Evidence demonstrates ultra-processed foods can have a negative impact on our health

Men who consume a high amount of ultra-processed foods are 29% more likely to develop colorectal cancer than those who eat smaller quantities, a study has revealed.

Scientists from Harvard University and Tufts University have found that sugar-sweetened drinks and ready-to-eat foods can trigger the development of colorectal cancer in men.

Chief author Lu Wang said: “We started out thinking that colorectal cancer could be the cancer most impacted by diet compared to other cancer types.

“Processed meats, most of which fall into the category of ultra-processed foods, are a strong risk factor for colorectal cancer.”

Wang added: “Ultra-processed foods are also high in added sugars and low in fibre, which contribute to weight gain and obesity, and obesity is an established risk factor for colorectal cancer.”

More than 200,000 adults took part in the study by outlining their food consumption by filling in dietary surveys every four years.

The findings show that those who consume a high amount of ultra-processed foods are more at risk of developing colorectal cancer, particularly men.

Ultra-processed foods that put men most at risk include ham, bacon, fish cakes, fruit-based beverages, soda and milk-based drinks, the study has reported.

According to the research, some ultra-processed foods are not associated with colorectal cancer, such as yoghurt.

Fellow author Fang Zhang said: “We found an inverse association between ultra-processed dairy foods like yoghurt and colorectal cancer risk among women.

“Foods like yoghurt can counteract the harmful impacts of other types of ultra-processed foods in women.”

Co-author Mingyang Song said: “Further research will need to determine whether there is a true sex difference in the associations, or if null findings in women in this study were merely due to chance or some other uncontrolled confounding factors in women that mitigated the association.”
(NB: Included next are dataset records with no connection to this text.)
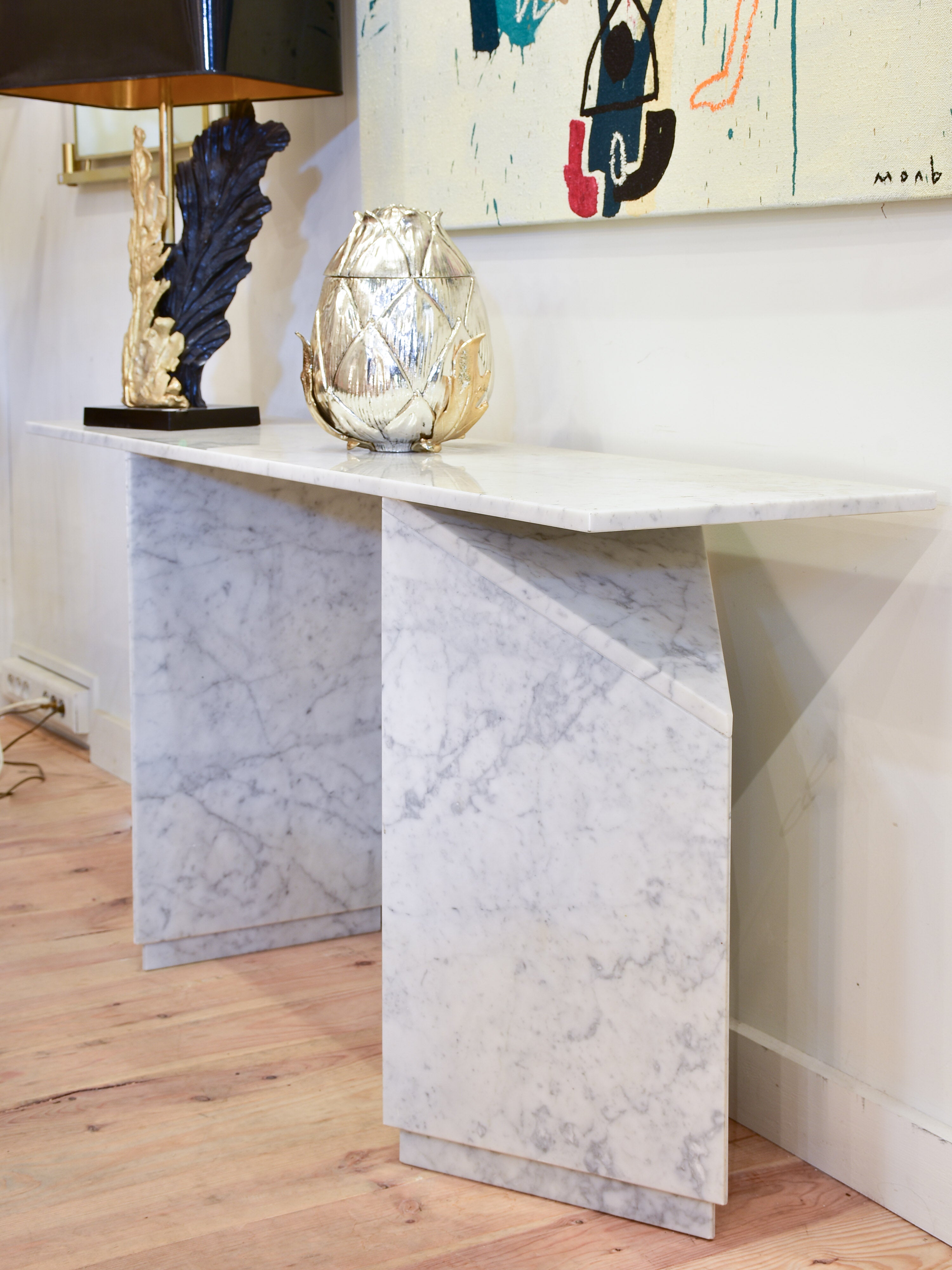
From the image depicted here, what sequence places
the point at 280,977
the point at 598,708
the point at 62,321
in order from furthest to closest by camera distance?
1. the point at 62,321
2. the point at 280,977
3. the point at 598,708

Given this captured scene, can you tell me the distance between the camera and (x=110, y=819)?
9.15 feet

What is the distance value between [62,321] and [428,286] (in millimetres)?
1887

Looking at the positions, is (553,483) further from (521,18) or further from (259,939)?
(259,939)

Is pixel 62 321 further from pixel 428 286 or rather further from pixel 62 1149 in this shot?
pixel 62 1149

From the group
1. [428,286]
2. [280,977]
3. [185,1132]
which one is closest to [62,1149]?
[185,1132]

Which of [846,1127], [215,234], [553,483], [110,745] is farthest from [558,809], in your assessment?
[110,745]

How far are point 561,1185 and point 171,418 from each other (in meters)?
1.19

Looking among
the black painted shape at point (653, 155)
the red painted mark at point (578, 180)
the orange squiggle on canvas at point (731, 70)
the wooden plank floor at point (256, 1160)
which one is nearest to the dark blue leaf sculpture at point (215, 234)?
the red painted mark at point (578, 180)

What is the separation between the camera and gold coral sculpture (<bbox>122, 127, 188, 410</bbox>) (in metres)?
2.11

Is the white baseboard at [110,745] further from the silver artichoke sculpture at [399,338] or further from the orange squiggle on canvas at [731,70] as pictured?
the orange squiggle on canvas at [731,70]

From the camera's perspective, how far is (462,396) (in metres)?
1.67

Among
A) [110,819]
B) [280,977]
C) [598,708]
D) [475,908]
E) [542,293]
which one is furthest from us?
[110,819]

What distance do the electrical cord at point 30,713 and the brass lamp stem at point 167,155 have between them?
1.35 m

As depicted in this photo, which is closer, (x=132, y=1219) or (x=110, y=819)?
(x=132, y=1219)
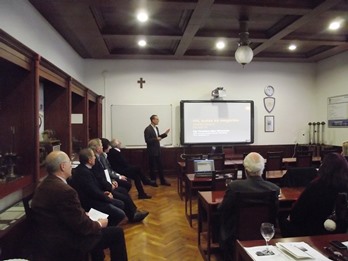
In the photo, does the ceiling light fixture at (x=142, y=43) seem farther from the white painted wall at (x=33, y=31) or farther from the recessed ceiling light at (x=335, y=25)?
the recessed ceiling light at (x=335, y=25)

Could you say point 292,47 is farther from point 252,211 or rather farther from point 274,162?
point 252,211

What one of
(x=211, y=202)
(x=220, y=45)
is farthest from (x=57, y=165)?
(x=220, y=45)

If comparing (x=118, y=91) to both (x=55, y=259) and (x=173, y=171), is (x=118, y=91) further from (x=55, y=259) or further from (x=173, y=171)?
(x=55, y=259)

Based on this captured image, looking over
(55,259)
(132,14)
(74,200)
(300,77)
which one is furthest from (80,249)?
(300,77)

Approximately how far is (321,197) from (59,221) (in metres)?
2.04

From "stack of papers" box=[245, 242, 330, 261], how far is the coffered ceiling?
10.5 ft

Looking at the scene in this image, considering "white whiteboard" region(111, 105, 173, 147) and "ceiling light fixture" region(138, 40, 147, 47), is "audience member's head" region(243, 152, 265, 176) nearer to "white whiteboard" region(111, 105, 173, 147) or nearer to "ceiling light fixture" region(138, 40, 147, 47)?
"ceiling light fixture" region(138, 40, 147, 47)

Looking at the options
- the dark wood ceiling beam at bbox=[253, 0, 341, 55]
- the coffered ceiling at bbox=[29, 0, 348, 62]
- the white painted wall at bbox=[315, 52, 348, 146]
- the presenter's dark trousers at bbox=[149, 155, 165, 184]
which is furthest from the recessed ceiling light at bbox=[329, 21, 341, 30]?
the presenter's dark trousers at bbox=[149, 155, 165, 184]

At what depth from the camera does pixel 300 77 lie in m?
7.84

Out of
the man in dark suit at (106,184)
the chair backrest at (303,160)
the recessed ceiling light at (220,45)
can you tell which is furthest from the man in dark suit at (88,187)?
the recessed ceiling light at (220,45)

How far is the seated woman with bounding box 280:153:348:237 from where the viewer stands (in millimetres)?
2270

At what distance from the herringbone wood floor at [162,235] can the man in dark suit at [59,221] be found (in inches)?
40.4

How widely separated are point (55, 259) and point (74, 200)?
440 mm

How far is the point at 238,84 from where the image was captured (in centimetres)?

Food additives contained in some ultra-processed foods affect the composition of the gut microbiota and cause inflammation, making it more likely for colorectal cancer to develop.
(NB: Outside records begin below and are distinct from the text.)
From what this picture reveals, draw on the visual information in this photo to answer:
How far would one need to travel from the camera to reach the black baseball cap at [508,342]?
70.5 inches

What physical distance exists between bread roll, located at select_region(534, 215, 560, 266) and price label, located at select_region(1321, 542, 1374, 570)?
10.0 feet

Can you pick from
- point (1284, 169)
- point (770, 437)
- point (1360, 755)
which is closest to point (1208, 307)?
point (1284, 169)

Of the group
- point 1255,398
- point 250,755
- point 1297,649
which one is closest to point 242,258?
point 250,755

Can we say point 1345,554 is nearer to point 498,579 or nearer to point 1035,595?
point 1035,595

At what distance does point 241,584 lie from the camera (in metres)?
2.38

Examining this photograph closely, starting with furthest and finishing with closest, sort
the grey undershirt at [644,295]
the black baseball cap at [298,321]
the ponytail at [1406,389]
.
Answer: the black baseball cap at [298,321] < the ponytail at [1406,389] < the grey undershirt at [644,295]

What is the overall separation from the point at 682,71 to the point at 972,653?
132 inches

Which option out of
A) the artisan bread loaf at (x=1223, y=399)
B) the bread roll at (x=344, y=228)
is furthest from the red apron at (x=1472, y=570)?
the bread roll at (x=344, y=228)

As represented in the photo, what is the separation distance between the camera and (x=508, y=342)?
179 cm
Song added: “Cancer takes years or even decades to develop, and from our epidemiological studies, we have shown the potential latency effect – it takes years to see an effect for certain exposure on cancer risk. Because of this lengthy process, it’s important to have long-term exposure to data to better evaluate cancer risk.”

Prior research has found that children and young people in America tend to eat a high amount of ultra-processed foods.

Zhang said: “Much of the dependence on these foods can come down to factors like food access and convenience.

“Chemically processing foods can aid in extending shelf life, but many processed foods are less healthy than unprocessed alternatives.”

Zhang added: “We need to make consumers aware of the risks associated with consuming unhealthy foods in quantity and make the healthier options easier to choose instead. Long-term change will require a multi-step approach.

“Researchers continue to examine how nutrition-related policies, dietary recommendations, and recipe and formula changes, coupled with other healthy lifestyle habits, can improve overall health and reduce cancer burden.”

Zhang concluded: “It will be important for us to continue to study the link between cancer and diet, as well as the potential interventions to improve outcomes.”

The full set of results can now be accessed in the British Medical Journal.